Webbots, Spiders, and Screen Scrapers - Michael Schrenk [6]
Software
In an effort to be as relevant as possible, the software examples in this book use PHP,[2] cURL,[3] and MySQL.[4] All of these software technologies are available as free downloads from their respective websites. In addition to being free, these software packages are wonderfully portable and function well on a variety of computers and operating systems.
Note
If you're going to follow the script examples in this book, you will need a basic knowledge of PHP. This book assumes you know how to program.
Internet Access
A connection to the Internet is very handy, but not entirely necessary. If you lack a network connection, you can create your own local intranet (one or more webservers on a private network) by loading Apache[5] onto your computer, and if that's not possible, you can design programs that use local files as targets. However, neither of these options is as fun as writing webbots that use a live Internet connection. In addition, if you lack an Internet connection, you will not have access to the online resources, which add a lot of value to your learning experience.
* * *
[2] See http://www.php.net.
[3] See http://curl.haxx.se.
[4] See http://www.mysql.com.
[5] See http://www.apache.org.
A Disclaimer (This Is Important)
As with anything you develop, you must take responsibility for your own actions. From a technology standpoint, there is little to distinguish a beneficial webbot from one that does destructive things. The main difference is the intent of the developer (and how well you debug your scripts). Therefore, it's up to you to do constructive things with the information in this book and not violate copyright law, disrupt networks, or do anything else that would be troublesome or illegal. And if you do, don't call me.

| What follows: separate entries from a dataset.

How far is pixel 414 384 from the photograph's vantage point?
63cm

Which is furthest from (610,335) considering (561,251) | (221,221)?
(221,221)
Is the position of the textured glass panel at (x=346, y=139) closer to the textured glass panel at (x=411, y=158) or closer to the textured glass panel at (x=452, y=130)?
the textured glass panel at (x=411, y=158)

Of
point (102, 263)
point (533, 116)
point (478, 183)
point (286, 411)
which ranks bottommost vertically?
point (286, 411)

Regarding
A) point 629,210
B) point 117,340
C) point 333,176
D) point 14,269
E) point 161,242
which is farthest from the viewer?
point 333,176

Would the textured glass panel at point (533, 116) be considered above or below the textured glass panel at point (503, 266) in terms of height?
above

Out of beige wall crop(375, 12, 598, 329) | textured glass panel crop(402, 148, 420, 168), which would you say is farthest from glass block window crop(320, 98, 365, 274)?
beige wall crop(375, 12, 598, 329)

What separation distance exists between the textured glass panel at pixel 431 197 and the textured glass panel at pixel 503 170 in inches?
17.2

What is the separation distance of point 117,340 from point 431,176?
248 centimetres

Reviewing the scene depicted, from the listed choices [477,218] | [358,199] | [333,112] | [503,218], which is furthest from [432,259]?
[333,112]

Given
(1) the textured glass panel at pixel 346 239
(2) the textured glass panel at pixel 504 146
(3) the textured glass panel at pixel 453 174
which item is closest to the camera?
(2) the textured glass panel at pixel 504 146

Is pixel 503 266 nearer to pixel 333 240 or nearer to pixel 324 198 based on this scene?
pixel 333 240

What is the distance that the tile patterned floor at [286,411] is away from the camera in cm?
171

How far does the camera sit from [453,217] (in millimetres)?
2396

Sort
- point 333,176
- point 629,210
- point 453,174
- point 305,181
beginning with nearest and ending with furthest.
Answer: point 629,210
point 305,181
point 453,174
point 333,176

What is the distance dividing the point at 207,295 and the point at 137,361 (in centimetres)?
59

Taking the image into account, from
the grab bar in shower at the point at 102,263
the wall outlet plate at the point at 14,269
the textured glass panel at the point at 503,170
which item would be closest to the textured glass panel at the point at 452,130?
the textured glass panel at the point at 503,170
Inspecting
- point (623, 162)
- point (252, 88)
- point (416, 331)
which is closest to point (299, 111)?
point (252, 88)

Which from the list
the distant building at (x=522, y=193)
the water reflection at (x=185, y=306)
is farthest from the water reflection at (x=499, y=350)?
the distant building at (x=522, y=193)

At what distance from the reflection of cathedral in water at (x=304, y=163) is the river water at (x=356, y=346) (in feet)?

Please reference Chapter 28 for insight into how to write webbots ethically. Chapter 28 will help you do this, but it won't provide legal advice. If you have questions, talk to a lawyer before you experiment.
Part I. FUNDAMENTAL CONCEPTS AND TECHNIQUES
While most web development books explain how to create websites, this book teaches developers how to combine, adapt, and automate existing websites to fit their specific needs. Part I introduces the concept of web automation and explores elementary techniques to harness the resources of the Web.
Chapter 1
This chapter explores why it is fun to write webbots and why webbot development is a rewarding career with expanding possibilities.
Chapter 2
We've been led to believe that the only way to use a website is with a browser. If, however, you examine what you want to do, as opposed to what a browser allows you to do, you'll look at your favorite web resources in a whole new way. This chapter discusses existing as well as potential webbots.
Chapter 3
This chapter introduces PHP/CURL, the free library that makes it easy to download web pages—even when the targeted web pages use advanced techniques like forwarding, encryption, authentication, and cookies.
Chapter 4
Downloaded web pages aren't of any use until your webbot can separate the data you need from the data you don't need.
Chapter 5
To truly automate web agents, your application needs the ability to automatically upload data to online forms.
Chapter 6
Spiders in particular can generate huge amounts of data. That's why it's important for you to know how to effectively store and reduce the size of web pages, text, and images.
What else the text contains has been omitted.